Records of spatial reasoning questions ->
· · · · · · ·

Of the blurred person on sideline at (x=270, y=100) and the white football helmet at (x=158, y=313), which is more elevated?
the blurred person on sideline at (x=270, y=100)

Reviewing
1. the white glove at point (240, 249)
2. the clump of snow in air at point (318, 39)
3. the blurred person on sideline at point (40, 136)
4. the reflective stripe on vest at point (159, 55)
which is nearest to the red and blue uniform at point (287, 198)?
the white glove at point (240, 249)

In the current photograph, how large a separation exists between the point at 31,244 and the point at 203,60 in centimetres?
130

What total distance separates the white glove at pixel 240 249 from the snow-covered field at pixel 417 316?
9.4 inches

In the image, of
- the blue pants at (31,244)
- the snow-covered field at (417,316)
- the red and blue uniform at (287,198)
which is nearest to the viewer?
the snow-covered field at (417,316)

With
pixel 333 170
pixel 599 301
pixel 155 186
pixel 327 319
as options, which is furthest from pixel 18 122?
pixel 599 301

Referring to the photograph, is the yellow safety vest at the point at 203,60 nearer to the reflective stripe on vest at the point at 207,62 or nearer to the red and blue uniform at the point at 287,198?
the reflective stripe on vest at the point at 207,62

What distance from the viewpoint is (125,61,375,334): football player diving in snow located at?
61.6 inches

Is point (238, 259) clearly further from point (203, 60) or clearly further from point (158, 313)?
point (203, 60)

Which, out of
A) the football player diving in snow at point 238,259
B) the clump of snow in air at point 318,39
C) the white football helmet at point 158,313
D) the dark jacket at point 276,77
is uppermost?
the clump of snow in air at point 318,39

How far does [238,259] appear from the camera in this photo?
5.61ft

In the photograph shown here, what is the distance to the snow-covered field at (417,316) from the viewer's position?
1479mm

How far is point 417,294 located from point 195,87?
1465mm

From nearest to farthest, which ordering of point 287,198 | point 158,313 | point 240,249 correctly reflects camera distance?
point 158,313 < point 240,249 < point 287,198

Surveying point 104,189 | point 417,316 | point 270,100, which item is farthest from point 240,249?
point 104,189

· · · · · · ·

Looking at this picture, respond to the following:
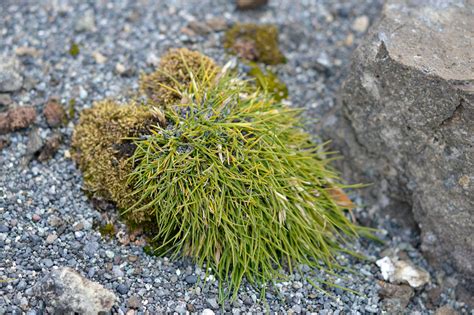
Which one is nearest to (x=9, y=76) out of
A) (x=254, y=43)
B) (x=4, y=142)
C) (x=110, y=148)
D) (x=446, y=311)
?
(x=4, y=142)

· · · · · · ·

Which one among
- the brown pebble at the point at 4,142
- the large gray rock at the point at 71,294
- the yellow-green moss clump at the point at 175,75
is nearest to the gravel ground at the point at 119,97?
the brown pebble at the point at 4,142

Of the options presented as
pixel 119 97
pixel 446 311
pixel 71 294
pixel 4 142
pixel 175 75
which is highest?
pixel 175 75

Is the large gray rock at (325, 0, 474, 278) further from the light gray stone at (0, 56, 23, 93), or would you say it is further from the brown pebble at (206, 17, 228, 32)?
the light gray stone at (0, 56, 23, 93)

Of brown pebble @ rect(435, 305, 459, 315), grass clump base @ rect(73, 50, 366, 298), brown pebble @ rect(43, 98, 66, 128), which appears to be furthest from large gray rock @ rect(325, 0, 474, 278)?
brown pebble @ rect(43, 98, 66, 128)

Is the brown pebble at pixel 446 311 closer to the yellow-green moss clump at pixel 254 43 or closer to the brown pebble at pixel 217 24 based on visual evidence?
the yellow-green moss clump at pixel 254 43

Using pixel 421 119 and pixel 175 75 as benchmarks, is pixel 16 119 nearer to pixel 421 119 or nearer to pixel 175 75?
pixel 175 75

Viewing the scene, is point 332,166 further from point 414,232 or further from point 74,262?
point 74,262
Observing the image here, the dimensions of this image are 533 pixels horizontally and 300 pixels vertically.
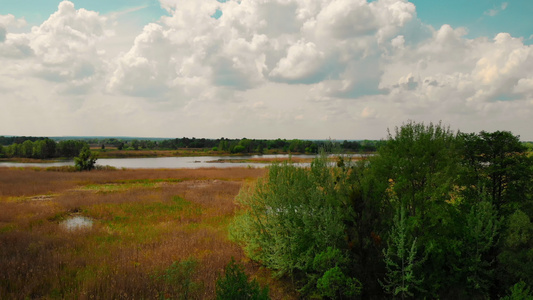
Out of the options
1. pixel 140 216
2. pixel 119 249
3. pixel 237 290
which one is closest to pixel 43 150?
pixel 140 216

· · · · · · ·

Exercise directions -> Copy each line of the records above that contains the word "glove".

Written answer ->
1. the white glove at point (240, 249)
the white glove at point (240, 249)
What total distance separates the white glove at pixel 240 249 from the snow-covered field at pixel 417 316?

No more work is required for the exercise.